# Architecture

This reference app follows a standard server-side OAuth flow suited for a backend (Node.js/Express) application.

## Components

1.  **Express Server (`src/index.ts`)**
    -   Host web endpoints (`/`, `/login`, `/oauth/callback`).
    -   Manages the browser session (cookie-based) using `iron-session`.
    -   NOTE: The browser session is *separate* from the OAuth session. The browser session just remembers "Who is logged in here?" (by storing the DID).

2.  **OAuth Client (`src/client.ts`)**
    -   Instance of `NodeOAuthClient`.
    -   Manages the complexity of the handshake, token exchanges, and key management (DPoP).
    -   Uses `client-metadata` to define itself to the world (redirect URIs, etc.).

3.  **Storage Adapters (`src/storage.ts`)**
    -   **State Store**: Temporarily stores the random `state` parameter generated during the login request to prevent CSRF.
    -   **Session Store**: Persists the actual Access and Refresh tokens (the "OAuth Session") mapped to the user's DID.

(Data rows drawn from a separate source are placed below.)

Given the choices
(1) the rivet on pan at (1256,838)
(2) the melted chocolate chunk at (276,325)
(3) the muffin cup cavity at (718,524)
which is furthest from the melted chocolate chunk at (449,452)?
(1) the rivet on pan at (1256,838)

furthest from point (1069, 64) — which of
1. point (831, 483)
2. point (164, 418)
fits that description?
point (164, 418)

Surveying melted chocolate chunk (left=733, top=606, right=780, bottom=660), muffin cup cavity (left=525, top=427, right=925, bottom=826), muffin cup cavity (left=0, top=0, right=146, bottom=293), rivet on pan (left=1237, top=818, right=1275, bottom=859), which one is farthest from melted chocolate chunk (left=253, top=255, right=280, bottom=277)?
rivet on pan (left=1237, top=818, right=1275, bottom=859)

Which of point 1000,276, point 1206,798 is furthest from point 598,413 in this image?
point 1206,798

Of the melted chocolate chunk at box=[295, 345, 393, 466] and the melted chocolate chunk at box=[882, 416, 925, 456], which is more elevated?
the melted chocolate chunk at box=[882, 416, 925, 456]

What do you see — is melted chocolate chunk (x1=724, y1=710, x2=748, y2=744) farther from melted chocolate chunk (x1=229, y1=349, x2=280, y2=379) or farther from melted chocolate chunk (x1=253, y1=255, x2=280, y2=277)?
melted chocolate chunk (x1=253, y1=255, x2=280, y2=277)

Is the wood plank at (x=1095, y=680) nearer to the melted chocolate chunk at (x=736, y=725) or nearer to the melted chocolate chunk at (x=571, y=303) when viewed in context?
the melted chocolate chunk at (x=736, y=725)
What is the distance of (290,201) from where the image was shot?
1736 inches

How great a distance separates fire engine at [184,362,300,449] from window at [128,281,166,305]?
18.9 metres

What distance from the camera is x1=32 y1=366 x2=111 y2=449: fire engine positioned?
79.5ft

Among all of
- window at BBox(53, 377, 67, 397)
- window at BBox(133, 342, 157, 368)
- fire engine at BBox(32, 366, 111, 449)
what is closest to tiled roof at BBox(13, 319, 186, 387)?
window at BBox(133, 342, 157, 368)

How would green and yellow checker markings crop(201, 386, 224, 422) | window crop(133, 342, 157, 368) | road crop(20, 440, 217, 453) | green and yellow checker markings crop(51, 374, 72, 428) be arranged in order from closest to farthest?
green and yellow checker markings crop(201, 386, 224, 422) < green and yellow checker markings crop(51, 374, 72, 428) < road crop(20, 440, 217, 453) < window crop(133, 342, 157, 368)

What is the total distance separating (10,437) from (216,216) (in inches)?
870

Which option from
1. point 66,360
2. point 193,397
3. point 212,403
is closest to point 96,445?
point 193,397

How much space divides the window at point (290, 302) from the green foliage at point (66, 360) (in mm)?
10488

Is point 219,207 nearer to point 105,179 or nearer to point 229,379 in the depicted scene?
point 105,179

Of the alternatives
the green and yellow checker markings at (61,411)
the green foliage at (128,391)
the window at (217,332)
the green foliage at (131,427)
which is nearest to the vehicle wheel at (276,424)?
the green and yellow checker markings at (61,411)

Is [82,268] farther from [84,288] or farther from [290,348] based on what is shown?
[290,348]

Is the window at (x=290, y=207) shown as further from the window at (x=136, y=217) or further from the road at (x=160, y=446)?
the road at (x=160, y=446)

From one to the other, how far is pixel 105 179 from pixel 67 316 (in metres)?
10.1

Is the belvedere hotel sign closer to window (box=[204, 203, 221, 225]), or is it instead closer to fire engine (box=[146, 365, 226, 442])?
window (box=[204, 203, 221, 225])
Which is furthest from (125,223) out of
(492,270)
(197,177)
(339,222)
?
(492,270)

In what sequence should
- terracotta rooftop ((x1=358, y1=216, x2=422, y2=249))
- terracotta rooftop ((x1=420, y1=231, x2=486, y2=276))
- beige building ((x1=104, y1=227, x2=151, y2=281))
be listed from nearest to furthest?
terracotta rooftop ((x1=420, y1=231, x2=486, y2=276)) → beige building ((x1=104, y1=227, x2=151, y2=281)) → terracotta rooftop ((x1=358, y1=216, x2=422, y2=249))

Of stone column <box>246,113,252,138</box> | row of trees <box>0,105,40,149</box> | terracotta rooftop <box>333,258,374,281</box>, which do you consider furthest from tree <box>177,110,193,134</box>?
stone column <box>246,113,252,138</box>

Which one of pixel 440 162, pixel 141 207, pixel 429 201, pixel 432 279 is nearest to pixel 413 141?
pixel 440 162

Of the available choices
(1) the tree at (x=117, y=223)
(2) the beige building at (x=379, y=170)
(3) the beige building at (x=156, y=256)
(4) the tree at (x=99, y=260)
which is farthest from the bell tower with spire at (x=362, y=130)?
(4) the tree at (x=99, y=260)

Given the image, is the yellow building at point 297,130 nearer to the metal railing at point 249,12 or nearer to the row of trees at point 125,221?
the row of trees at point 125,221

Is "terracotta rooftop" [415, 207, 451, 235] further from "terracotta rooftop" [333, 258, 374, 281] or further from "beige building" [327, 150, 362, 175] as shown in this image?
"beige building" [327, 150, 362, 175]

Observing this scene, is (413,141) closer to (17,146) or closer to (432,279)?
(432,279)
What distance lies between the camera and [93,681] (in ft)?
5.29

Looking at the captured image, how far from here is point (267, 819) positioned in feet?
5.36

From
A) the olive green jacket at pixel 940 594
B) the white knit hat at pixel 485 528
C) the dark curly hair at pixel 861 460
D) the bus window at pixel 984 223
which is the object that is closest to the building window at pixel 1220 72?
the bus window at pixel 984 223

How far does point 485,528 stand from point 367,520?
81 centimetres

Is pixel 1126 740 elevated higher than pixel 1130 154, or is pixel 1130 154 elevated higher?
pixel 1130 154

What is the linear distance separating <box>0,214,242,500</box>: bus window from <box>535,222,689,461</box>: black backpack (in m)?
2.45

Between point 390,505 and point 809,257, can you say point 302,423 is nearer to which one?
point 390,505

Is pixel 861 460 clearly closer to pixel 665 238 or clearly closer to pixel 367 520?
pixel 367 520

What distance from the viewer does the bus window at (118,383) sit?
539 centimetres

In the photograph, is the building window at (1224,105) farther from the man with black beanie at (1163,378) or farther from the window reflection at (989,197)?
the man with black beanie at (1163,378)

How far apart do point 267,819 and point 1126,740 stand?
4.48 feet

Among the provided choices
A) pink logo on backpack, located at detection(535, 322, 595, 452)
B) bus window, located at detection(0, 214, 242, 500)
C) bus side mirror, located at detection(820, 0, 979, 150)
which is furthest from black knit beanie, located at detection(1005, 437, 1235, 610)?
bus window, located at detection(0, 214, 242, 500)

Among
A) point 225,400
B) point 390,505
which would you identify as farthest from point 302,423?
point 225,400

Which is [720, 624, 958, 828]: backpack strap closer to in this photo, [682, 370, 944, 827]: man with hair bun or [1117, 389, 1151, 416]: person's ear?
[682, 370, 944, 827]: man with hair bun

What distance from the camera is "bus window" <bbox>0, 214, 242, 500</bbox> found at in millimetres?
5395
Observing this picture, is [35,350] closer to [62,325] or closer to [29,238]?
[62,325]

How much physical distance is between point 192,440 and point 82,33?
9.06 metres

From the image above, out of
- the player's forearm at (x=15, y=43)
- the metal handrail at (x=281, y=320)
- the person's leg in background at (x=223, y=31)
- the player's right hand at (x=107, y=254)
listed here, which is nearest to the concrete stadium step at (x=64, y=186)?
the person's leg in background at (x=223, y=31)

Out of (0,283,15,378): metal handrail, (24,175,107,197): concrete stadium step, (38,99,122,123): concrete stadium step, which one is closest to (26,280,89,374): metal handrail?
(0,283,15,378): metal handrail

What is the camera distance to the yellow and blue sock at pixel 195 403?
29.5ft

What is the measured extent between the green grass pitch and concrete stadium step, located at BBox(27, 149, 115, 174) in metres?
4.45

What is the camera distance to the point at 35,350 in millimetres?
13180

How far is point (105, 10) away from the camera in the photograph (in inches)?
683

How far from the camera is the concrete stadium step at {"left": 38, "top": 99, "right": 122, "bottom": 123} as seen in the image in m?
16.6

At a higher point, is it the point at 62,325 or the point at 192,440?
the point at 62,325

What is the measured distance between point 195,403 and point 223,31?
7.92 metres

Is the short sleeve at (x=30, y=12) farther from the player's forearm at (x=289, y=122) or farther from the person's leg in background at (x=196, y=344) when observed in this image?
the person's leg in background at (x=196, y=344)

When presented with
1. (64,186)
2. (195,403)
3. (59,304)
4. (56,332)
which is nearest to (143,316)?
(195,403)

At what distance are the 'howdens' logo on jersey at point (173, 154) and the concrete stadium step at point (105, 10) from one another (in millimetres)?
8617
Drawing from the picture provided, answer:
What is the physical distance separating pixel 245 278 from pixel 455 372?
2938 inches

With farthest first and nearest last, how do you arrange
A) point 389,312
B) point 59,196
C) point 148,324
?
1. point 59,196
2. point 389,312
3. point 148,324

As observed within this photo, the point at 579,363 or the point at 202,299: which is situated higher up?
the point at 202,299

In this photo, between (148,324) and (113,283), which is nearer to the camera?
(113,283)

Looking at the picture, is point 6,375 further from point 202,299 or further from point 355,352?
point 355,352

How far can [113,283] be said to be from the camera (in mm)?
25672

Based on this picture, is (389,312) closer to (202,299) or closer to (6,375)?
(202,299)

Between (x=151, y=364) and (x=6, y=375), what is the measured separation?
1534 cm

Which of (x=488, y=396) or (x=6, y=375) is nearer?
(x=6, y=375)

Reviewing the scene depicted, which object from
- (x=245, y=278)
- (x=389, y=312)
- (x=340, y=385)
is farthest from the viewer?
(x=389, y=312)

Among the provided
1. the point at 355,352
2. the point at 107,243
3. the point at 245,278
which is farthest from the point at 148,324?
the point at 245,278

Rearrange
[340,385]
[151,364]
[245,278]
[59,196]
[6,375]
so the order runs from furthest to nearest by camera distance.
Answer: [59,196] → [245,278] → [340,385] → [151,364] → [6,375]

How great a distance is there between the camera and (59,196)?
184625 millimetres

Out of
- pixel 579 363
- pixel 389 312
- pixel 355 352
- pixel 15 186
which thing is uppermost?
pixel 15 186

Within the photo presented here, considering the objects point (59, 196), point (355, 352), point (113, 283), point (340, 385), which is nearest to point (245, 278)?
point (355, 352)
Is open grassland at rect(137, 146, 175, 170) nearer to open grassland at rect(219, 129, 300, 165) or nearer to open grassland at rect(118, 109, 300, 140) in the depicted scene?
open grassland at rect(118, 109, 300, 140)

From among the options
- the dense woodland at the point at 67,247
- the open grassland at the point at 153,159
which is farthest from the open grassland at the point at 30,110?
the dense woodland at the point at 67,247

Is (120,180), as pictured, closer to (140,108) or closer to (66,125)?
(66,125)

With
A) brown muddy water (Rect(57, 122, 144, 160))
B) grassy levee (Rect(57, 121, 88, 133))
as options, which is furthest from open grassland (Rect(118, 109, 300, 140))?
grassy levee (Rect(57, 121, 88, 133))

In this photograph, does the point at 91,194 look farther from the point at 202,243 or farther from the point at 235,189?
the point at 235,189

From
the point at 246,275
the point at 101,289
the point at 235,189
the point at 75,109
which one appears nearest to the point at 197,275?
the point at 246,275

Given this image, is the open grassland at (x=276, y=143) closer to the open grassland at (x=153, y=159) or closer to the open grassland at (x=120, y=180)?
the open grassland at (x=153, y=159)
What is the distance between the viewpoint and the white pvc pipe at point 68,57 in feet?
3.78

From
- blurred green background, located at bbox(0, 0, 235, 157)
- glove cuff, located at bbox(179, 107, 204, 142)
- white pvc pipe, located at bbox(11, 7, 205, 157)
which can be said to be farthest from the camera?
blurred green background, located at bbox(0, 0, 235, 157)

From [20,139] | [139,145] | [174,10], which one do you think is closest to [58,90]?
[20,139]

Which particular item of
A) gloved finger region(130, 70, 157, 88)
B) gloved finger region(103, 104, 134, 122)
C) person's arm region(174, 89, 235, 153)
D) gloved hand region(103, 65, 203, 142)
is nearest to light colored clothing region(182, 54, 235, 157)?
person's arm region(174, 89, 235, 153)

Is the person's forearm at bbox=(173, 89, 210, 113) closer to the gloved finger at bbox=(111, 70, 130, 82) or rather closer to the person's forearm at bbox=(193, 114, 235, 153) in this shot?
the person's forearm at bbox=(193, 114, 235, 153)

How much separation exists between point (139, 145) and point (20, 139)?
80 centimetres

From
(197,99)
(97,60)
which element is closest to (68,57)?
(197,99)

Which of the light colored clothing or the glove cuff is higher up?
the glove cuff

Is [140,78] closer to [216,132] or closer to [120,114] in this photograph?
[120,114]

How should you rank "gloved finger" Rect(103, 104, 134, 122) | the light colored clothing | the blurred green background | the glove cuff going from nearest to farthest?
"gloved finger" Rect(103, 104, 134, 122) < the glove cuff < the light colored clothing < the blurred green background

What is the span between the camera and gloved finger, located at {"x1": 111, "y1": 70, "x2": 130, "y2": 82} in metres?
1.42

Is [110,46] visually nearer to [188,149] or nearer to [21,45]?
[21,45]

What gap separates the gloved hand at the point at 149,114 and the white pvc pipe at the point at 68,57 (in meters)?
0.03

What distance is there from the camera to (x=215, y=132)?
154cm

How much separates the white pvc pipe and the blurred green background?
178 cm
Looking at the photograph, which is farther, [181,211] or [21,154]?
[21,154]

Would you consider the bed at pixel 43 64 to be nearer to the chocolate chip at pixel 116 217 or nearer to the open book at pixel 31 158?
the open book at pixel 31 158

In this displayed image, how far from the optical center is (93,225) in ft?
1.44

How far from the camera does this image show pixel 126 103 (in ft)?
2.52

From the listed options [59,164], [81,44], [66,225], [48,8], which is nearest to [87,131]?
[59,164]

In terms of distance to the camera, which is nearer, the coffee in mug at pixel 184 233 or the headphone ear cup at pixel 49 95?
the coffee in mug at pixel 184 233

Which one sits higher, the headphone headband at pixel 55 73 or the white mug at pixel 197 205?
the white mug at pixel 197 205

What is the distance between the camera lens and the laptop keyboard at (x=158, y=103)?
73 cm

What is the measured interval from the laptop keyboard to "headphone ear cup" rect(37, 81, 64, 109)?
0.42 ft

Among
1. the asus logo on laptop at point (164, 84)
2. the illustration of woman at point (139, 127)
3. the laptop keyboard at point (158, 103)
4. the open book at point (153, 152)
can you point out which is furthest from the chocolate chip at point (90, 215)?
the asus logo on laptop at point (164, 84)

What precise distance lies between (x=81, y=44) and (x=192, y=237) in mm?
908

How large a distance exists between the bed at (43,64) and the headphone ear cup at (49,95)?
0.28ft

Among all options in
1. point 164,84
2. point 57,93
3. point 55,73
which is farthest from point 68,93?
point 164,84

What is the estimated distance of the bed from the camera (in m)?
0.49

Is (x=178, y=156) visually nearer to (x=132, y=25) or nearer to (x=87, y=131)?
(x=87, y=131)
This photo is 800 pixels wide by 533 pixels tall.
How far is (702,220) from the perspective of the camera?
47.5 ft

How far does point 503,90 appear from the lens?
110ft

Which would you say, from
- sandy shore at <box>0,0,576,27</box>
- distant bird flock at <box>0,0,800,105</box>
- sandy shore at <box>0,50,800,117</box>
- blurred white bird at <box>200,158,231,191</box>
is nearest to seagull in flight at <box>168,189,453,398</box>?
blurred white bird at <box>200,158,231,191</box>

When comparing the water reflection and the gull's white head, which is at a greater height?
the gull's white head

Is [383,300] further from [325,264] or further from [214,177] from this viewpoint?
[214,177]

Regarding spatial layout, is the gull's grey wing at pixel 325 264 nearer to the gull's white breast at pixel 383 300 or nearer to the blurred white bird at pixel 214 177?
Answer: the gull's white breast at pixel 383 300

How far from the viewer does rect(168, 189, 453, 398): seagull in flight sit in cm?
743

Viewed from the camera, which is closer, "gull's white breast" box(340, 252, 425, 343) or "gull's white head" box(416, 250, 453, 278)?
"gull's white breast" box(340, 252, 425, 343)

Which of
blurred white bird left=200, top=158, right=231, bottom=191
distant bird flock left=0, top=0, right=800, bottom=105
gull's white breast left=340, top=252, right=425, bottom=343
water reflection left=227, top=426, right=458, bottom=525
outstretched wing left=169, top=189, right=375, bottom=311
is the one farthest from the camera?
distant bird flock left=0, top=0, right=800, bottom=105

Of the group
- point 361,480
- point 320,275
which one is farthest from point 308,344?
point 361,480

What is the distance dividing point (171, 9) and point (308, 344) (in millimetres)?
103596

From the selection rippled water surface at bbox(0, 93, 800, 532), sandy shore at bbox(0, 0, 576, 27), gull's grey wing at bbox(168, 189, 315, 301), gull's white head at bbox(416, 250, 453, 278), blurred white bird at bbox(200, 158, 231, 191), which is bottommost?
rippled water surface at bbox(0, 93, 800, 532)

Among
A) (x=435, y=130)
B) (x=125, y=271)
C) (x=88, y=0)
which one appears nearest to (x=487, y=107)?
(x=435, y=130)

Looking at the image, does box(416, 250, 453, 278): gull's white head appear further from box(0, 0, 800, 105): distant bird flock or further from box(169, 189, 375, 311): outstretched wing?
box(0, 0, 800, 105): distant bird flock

4.  **Database (`src/db.ts`)**
    -   A simple SQLite database to back the Storage Adapters.
    -   In a real app, this would be Postgres, Redis, etc.

## The Flow

1.  **Initiation**:
    -   User enters Handle.
    -   App calls `client.authorize(handle)`.
    -   App redirects User to the PDS (e.g., bsky.social login page).
2.  **Authentication**:
    -   User logs in at the PDS.
    -   User approves the app.
3.  **Callback**:
    -   PDS redirects User back to `/oauth/callback?code=...`.
    -   App calls `client.callback(params)`.
    -   `client` exchanges `code` for `tokens`.
    -   `client` saves tokens to `SessionStore`.
    -   App saves `session.did` to the browser cookie.
4.  **Usage**:
    -   On subsequent requests, App reads DID from browser cookie.
    -   App loads OAuth tokens from `SessionStore` using the DID.
    -   App creates an `Agent` to make API calls.